Jets land CB Gardner, WR Wilson in first round

  • Longtime Jets beat writer for New York Daily News
  • Syracuse University graduate

FLORHAM PARK, N.J. — The New York Jets made history Thursday night and got faster on both sides of the ball. With two top-10 picks — a franchise first in the common draft era — the Jets selected Cincinnati cornerback Ahmad “Sauce” Gardner with the fourth pick in the first round and followed six picks later with Ohio State wide receiver Garrett Wilson.

The Wilson pick suggests the Jets have moved on from the idea of trading for disgruntled San Francisco 49ers wide receiver Deebo Samuel. The Samuel speculation sparked intense drama, but the Jets decided to keep their draft picks and build through the draft.

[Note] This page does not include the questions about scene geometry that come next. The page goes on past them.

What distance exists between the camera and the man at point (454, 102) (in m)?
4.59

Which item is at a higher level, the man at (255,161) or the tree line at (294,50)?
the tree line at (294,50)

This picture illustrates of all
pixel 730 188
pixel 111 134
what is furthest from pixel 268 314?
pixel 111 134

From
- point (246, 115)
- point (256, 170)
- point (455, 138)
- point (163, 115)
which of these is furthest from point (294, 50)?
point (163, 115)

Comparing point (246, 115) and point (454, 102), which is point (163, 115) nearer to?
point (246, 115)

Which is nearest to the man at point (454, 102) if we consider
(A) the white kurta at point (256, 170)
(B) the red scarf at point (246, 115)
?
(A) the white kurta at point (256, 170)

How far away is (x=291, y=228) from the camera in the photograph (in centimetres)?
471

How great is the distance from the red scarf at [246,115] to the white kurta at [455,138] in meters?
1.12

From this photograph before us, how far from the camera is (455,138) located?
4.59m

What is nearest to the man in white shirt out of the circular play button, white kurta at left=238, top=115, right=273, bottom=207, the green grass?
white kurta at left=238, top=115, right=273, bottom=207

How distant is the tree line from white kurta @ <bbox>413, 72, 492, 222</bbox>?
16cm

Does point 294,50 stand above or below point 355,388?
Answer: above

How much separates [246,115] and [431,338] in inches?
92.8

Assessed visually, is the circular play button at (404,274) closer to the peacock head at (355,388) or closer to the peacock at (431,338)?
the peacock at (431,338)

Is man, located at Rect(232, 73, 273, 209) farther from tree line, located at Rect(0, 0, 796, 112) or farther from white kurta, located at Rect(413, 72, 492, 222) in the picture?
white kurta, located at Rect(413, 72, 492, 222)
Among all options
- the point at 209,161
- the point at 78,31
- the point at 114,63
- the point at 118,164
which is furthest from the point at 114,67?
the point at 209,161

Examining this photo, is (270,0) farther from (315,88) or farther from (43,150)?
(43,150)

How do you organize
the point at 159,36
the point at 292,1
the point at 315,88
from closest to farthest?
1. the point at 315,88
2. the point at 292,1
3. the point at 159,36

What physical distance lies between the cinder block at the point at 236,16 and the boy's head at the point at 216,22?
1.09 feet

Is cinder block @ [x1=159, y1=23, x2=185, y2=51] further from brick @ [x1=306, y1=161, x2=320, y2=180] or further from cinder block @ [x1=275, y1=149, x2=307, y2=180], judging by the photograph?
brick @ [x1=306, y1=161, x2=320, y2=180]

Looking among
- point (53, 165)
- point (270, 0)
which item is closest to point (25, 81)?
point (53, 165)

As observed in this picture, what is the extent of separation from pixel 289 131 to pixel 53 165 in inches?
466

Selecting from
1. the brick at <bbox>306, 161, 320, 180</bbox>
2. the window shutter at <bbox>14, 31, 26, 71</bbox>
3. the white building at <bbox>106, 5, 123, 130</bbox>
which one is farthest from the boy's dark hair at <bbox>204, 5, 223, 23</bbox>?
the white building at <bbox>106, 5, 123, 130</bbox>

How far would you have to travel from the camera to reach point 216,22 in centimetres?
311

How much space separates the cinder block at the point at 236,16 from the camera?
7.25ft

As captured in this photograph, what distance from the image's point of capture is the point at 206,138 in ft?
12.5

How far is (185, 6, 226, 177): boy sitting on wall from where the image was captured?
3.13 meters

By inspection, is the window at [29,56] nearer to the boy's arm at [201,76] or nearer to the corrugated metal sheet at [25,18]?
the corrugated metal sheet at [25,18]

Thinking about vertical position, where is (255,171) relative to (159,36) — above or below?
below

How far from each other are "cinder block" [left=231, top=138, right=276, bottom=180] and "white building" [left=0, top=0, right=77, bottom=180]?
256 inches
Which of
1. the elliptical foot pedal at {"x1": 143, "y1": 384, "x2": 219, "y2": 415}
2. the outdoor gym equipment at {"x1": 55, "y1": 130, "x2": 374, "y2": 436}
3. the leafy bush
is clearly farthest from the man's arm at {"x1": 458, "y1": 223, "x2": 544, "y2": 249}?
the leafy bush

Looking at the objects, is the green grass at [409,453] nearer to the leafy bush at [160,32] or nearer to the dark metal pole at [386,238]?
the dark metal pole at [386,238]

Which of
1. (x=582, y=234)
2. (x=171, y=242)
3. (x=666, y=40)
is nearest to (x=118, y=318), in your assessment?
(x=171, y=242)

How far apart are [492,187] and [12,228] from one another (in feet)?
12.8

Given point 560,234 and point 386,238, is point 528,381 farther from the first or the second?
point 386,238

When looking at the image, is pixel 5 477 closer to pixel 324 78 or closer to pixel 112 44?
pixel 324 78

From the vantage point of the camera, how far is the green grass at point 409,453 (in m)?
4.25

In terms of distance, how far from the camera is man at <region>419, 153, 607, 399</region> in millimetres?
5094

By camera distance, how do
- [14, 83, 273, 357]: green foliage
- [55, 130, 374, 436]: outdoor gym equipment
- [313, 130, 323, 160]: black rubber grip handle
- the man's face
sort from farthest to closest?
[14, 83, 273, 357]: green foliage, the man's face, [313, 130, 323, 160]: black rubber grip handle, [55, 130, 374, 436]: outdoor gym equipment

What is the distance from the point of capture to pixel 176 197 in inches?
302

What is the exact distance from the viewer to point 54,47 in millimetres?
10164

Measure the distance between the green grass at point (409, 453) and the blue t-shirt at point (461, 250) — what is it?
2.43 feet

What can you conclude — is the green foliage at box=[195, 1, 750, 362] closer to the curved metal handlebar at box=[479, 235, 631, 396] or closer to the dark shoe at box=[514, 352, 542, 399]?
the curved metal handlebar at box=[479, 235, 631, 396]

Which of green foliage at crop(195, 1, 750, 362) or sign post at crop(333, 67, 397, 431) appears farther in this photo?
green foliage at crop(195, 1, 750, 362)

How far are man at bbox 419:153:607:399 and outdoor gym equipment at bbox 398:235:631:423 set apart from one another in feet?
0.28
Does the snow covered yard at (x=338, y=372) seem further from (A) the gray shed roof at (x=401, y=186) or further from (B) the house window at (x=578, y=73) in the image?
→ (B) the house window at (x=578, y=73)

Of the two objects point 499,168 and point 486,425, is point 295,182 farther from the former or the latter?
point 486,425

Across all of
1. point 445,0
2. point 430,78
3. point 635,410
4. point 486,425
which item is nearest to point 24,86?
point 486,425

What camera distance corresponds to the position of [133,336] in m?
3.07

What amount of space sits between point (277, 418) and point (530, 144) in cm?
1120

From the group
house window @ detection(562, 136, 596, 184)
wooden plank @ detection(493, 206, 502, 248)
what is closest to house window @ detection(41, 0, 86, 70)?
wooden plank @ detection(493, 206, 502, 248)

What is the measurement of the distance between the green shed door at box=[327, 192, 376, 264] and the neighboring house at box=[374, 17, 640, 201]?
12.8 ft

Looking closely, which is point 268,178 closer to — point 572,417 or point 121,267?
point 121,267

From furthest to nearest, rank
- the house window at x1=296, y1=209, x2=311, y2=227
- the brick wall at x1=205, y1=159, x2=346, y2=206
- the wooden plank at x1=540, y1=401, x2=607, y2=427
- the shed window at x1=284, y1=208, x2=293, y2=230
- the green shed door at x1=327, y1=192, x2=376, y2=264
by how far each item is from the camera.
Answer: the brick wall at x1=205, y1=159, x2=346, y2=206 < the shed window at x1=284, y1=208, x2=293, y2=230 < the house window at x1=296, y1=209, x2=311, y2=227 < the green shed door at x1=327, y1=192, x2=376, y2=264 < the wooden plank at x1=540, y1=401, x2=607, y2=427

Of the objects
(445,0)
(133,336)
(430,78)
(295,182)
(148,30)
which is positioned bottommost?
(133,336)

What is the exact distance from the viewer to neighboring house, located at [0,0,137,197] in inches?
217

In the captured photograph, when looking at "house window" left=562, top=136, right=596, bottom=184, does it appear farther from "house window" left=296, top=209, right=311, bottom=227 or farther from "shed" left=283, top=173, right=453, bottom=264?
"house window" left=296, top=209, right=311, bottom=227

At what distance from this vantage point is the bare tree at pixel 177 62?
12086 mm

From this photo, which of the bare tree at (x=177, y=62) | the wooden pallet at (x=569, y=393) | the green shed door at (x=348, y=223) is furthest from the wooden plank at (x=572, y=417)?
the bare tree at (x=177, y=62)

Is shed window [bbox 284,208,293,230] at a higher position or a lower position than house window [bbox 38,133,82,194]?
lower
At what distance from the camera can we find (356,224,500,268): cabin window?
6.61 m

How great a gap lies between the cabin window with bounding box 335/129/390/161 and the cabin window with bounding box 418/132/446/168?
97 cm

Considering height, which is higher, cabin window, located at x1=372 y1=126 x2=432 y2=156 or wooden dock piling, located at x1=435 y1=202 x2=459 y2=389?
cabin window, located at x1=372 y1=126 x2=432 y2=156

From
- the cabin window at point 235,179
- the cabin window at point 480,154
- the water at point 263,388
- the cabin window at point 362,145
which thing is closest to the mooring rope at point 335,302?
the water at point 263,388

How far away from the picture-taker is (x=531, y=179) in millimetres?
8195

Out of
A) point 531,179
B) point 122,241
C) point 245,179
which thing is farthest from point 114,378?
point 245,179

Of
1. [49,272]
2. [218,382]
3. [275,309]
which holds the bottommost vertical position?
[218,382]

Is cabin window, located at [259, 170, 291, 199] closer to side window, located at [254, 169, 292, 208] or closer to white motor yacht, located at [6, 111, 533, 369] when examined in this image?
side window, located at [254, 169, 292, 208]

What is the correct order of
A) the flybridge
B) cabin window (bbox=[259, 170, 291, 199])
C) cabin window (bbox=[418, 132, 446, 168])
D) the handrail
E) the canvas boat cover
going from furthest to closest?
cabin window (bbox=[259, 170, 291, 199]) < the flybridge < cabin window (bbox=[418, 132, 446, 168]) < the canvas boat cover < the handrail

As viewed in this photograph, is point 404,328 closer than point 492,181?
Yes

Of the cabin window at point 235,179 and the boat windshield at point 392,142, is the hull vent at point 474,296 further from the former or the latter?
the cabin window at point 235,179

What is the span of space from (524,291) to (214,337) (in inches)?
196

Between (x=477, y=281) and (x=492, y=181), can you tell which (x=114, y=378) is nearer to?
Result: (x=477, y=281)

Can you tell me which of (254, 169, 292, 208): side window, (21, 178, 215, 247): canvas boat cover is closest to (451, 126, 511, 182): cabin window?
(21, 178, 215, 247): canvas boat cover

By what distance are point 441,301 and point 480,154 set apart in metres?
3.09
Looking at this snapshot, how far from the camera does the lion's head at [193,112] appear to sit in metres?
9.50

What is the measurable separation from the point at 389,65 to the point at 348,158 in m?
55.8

Gardner will join a revamped secondary that includes two free-agent additions, cornerback D.J. Reed and safety Jordan Whitehead. The secondary was a weakness last season, as the Jets finished 30th in pass defense and managed only two interceptions from the cornerback position.

With AFC East loaded with fast receivers, including the Miami Dolphins’ new addition Tyreek Hill, the Jets wanted to improve on the back end. They haven’t had a true shutdown corner since Darrelle Revis, a first-round pick in 2007. They made first-round investments in 2010 and 2013 with Kyle Wilson and Dee Milliner, respectively, but neither came close to reaching expectations.

Gardner brings a glittering résumé to the Jets, an All-American who owns the uncanny distinction of never having allowed a touchdown pass in college. That covers three seasons and more than 1,000 snaps in coverage. He was so feared that he was targeted only twice per game last season. For his career, he finished with nine interceptions, 27 passes defensed and three sacks.

He also has unusual size (6-foot-3) and long arms (33½), traits that will help against bigger receivers. The one question surrounding Gardner is that he was primarily a press-man corner in college; the Jets run a zone-based defense.

Gardner’s nickname will certainly make him popular among New York headline writers. He got the nickname “Sauce” from a youth coach at the age of 6. The original version was “A1 Sauce Sweet Feet Gardner” because of his affinity for fast-food dipping sauces.

Gardner became only the third former Cincinnati player to be picked in the first round in the common draft era, joining defensive tackle Bob Bell (1971) and quarterback Greg Cook (1969).

The Jets didn’t get Samuel, but Wilson provides plenty of potential — and a Wilson-to-Wilson connect, quarterback Zach and Garrett.

The selection of Wilson, picked with the draft pick the Jets acquired from the Seattle Seahawks for Jamal Adams, was applauded by Jets quarterback Zach Wilson.

Wilson tweeted: “What’s better than 1 Wilson? 2 Wilsons. Let’s gooooooooo!!!!!!!”

Known as a home-run threat at Ohio State, he averaged 15.1 yards per reception last season — 70 catches for 1,058 yards. Of his 12 touchdowns, six came on vertical routes, according to ESPN Stats & Information. The only knock is that he dropped six balls.

Wilson improved his draft stock with a torrid finish, recording six touchdowns and averaging 124 yards per game over his final three. He decided not to play in the Rose Bowl. He solidified his NFL standing with a strong scouting combine — 4.38 seconds in the 40-yard dash.

A shade under 6-feet tall, at 183 pounds, Wilson is somewhat slender for the position. He joins a receiving corps that is undersized except for Corey Davis (6-foot-3). The other receivers are Elijah Moore (5-foot-10) and Braxton Berrios (5-foot-9). The Jets’ primary goal this offseason is to improve the talent around second-year quarterback Wilson, who struggled as a rookie. Wilson becomes the marquee addition. In free agency, they signed tight ends C.J. Uzomah and Tyler Conklin and guard Laken Tomlinson.

Hurt by a lack of explosive plays, the Jets finished 28th in scoring.